Show every line of the listing that contains the string "candidates".

● **Given data**
---
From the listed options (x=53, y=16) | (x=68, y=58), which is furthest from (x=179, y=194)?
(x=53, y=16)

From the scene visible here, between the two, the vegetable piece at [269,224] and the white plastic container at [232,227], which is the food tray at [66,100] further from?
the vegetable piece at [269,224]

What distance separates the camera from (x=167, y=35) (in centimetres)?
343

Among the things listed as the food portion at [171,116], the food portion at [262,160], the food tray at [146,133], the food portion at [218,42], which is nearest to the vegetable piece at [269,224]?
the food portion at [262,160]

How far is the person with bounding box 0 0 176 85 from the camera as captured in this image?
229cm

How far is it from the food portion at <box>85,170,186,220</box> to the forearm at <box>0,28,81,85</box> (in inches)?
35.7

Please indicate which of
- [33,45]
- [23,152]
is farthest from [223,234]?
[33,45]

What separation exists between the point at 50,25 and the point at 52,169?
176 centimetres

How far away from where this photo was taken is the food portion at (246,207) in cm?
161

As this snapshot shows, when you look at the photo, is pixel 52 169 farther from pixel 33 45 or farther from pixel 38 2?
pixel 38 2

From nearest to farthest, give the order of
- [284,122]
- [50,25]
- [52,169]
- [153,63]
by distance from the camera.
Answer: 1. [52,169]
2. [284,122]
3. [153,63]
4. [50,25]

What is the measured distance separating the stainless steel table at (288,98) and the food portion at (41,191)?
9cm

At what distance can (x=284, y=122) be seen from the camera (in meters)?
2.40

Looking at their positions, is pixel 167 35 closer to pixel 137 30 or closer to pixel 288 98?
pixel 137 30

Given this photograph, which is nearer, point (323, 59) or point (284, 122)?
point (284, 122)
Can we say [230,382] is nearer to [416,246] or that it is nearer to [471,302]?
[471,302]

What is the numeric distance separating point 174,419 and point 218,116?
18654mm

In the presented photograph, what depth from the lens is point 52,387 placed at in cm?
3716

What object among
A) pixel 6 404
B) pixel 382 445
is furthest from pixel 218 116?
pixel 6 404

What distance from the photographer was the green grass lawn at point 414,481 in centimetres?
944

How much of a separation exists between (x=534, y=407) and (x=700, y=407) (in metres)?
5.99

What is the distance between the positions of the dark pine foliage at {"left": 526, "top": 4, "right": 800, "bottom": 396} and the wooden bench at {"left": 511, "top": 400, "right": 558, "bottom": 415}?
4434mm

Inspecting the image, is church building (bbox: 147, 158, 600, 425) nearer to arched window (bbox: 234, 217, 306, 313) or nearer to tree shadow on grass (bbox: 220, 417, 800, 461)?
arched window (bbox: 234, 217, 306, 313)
---
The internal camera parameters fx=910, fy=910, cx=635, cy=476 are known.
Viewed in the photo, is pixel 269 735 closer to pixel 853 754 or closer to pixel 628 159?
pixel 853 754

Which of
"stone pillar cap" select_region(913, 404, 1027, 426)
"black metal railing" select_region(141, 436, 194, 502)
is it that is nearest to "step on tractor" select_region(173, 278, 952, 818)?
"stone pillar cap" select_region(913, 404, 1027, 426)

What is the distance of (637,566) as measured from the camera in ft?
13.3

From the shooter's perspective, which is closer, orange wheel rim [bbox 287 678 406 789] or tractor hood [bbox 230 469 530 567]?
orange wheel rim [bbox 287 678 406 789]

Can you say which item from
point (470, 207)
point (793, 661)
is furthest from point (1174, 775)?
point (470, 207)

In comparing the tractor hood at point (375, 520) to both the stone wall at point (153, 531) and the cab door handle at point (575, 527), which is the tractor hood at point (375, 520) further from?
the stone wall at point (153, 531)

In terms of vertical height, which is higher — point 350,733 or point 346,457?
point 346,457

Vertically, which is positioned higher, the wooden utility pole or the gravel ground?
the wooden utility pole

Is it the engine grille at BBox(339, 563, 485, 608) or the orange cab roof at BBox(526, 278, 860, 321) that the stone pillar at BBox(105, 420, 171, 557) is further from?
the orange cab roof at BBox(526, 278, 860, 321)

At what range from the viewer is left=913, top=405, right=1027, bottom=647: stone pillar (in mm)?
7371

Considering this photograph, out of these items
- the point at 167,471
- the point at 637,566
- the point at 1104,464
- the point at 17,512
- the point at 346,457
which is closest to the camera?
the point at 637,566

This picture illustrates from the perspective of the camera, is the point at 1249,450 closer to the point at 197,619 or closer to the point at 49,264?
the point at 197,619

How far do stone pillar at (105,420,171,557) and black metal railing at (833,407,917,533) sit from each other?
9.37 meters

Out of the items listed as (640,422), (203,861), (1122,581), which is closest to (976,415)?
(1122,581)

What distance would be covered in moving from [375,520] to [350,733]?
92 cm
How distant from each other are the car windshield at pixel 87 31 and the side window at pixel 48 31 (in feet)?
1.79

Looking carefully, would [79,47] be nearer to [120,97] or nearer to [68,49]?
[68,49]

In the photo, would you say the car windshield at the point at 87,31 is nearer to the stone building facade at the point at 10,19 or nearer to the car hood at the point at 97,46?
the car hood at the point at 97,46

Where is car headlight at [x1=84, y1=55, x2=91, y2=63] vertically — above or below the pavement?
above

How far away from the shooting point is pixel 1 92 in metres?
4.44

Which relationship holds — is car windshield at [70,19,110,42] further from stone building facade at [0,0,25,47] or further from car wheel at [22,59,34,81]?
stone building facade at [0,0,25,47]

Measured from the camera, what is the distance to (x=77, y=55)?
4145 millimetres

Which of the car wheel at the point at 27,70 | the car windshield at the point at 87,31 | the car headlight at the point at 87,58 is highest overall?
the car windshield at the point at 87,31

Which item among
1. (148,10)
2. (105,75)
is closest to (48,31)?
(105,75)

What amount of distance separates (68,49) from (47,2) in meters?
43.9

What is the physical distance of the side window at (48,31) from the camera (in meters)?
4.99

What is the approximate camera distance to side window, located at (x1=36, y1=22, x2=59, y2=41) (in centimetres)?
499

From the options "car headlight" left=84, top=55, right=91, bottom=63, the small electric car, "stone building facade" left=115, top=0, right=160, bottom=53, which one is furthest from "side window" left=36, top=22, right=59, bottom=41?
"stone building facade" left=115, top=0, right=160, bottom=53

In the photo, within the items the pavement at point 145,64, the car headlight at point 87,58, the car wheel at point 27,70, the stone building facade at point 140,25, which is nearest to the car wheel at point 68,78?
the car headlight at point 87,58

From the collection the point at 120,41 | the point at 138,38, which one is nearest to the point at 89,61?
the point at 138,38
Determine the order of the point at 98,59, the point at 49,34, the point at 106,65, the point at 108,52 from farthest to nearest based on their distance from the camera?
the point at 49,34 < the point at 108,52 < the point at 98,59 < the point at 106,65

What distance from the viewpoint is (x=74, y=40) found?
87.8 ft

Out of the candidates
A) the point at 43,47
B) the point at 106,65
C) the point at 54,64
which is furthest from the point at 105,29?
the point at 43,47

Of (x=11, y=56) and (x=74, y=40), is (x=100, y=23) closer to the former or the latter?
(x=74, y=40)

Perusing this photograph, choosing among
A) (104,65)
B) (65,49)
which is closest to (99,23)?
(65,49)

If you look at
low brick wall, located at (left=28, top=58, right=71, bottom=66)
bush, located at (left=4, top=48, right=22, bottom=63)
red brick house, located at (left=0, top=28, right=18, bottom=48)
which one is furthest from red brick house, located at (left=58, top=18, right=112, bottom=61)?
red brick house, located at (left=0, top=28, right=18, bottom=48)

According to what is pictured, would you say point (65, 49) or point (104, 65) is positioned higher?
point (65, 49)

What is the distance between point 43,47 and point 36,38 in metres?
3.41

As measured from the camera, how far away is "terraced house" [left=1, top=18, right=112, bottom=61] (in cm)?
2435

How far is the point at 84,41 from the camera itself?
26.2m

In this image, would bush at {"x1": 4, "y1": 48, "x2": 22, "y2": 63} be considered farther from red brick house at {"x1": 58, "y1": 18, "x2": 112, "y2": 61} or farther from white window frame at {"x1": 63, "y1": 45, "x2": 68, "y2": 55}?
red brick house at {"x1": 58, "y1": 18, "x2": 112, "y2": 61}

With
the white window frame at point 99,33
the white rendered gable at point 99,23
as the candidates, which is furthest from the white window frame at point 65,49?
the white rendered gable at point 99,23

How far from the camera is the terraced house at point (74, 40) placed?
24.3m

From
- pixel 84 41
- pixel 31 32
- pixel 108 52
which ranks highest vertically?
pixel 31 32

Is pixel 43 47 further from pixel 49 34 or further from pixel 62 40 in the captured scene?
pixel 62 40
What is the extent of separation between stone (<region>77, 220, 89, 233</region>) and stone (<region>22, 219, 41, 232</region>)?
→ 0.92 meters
---
● **Solution for this task**
Out of the candidates
as the candidates, which is furthest from the white window frame at point 65,49?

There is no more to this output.